While training large models consumes a high amount of energy, the bulk goes towards inference (80–90%). Ideally, a model like ResNet50 is trained once, then used many times across applications. As a result, much effort goes into the inference stage. The biggest area here is data transfer. Reducing the size of our networks helps, but after that, the data must be pushed through no matter what. There are software and hardware approaches to this.
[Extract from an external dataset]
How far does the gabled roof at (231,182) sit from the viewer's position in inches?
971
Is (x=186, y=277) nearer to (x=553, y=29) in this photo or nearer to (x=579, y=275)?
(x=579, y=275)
Photo by Ahmad Odeh on Unsplash

Software

On the software side, datatype selection is key. While higher precision datatypes may be necessary for some applications, they may not improve model performance in others. Less precise datatypes require less data to be transferred, say a 16-bit floating-point versus a 32-bit floating-point number. Different companies are creating different datatypes that further reduce the data size and processing requirements, such as MSFP by Microsoft.

Models that are run often can also leverage batching. Sending requests in batches is often more efficient than sending a single request or data packet.

Hardware

On the hardware side, ensuring the data is close together is important. Shared memory between your deep learning server and client is more efficient than sending it back and forth. Doing edge machine learning on your iPhone is more efficient (and safer!) than sending that data over to Apple’s data center one state over. The closer together your data is, the less transfer needs to occur.

There are also specialized chips for different deep learning applications, like Eyeriss, which maximizes data reuse via a reconfigurable on-chip network.

Compression is also commonly used to minimize the data transferred, since it can require fewer resources to compress data rather than send it outright. This is particularly true of sparse networks, where many tricks are used to take advantage of the sparsity. Sparsity is also a common motivation for pruning, as 0-valued entries can often be ignored in storage and computation.

Photo by Clint Adair on Unsplash

Data Storage

Beyond data movement, data storage is another rich hardware area for energy savings. As deep learning draws inspiration from the brain, researchers look at the brain’s energy efficiency. The brain is up to 1000x as efficient as deep learning. Unlike our digital computer world of 1s and 0s, the brain’s synapses look more like analog systems. As the brain learns and forgets, the signals get weaker and stronger. Using this more continuous analog spectrum, researchers have created systems closer to the energy efficiency of the brain.

In a similar fashion, other forms of computing are being explored. For example, storing photons instead of electrons and representing data in multiple states at once (quantum computing). These may be more efficient ways of storing data.

Closing Thoughts

Deep learning has done so much good for the world and it has the potential to do even more. With the growth in usage of AI, making it more efficient becomes critical. Researchers are looking at neural architecture and size as a key area. At the same time, they are exploring ways of reducing the cost of data storage and data transfer, impacting most technology including the device you are reading this on.